Among the books on the desk alone are three copies of Benjamin Graham's The Intelligent Investor. Three different editions. Introductions by three different noteworthies. It is somewhere between art and skill, deciding which books to slip into the give-away bag. Two copies of Graham go. I leave enough that if Jeff tires of the 3 books he's been "reading" for the past 2 years, there's something else to offer. Anything with Warren Buffet's name on it is good.
He woke me up at 5:15 a.m. "Emily." he says. "Why and where?" It does not take much to rouse me, as I am primed for intervention. "Why and where what?" I say. At least he still knows "who." "Where are we, and what are we doing here?" "We are at home," I say, "trying to sleep for another hour." But it's somewhat too late. I've already been alerted to my bladder. What happens at night when I go to the bathroom is this: Jeff does not think Oh, me too. I'll go next. He skips straight to the I'll go part, and stands there in front of me, confounded to find there's someone else in the way. "I'll be done in a sec," I say. "Then we're going back to bed." Jeff says "Is there something to eat?" "Yes," I say. "In 45 minutes."
The book collection bag, in the hallway, has also swallowed several tomes on architecture. We have hundreds--mostly full color hardcovers illustrating an architect, a style, a trend. It was a lifelong interest, but he hasn't taken notice of them in years. It's time to thin the herd. It will take awhile, 3-4 at a time. But we have awhile.

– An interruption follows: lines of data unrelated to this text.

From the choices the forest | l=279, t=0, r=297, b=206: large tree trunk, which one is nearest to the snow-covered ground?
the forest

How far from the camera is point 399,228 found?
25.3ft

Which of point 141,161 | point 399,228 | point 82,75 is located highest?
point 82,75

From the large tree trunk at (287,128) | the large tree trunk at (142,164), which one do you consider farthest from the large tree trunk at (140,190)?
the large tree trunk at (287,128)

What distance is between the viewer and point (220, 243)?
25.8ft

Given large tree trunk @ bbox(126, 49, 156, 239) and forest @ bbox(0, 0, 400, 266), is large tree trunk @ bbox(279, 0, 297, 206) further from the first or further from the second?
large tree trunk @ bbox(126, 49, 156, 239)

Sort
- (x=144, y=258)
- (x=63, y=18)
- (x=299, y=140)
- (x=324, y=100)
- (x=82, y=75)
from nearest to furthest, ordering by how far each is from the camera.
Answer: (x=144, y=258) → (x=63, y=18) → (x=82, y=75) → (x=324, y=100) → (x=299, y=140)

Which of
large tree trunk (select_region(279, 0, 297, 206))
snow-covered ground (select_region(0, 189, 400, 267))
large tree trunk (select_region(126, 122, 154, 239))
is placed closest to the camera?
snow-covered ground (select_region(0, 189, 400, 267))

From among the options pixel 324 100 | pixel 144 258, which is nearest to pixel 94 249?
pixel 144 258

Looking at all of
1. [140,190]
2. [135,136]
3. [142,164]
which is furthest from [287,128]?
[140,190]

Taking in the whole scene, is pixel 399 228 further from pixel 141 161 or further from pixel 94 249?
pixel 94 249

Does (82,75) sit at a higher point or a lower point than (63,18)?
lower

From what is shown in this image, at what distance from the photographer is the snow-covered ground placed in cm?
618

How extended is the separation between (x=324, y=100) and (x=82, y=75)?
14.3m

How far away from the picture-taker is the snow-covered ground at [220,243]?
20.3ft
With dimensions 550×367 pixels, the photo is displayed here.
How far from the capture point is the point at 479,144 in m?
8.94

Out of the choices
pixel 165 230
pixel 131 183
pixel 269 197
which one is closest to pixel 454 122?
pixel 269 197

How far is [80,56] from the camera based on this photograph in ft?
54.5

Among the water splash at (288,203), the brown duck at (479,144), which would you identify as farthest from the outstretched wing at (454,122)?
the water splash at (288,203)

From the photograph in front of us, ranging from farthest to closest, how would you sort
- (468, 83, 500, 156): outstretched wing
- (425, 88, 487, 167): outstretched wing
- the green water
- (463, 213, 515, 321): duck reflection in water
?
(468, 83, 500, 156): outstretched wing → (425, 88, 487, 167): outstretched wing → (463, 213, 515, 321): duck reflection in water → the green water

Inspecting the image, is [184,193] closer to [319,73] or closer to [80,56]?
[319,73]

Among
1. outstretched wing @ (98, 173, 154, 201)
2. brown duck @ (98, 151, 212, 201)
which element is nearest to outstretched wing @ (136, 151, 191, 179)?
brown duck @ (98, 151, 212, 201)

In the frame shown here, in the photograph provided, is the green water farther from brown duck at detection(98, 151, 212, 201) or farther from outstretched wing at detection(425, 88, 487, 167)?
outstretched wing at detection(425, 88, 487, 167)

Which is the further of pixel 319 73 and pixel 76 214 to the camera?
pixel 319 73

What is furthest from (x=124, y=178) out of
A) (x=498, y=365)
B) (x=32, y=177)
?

I am working on his dresser now. I have unearthed no fewer than 3 identical brown Brooks Brothers glasses cases, each of which has the word "car" written in blue ballpoint on the inside-top of the clamshell. The hardest things to sort are the stacks of correspondence, tucked away in almost every drawer. They're there because family members returned them to Jeff over the past several years, thinking that remembrances would mean something to him. He glanced at a few. Mainly he cannot process them at all, though he might chuckle at a silly photograph. There's a letter from his mother, written on stationery with the letterhead of the small hardware store they owned in Hurlock, Maryland, listing Jeff's parents as proprietors. I don't know why I save it, but I do. I save a card from his Mom in which she wrote that she's especially proud of his unfailing honesty, kindness, and generosity of spirit. Almost everything else goes.
Now we'll take 3 large black plastic trash bags of clothing, and 2 shopping bags of books, to the collection bins down the road. "It's stuff we don't use anymore," I'll say. It's true, and Jeff won't question it.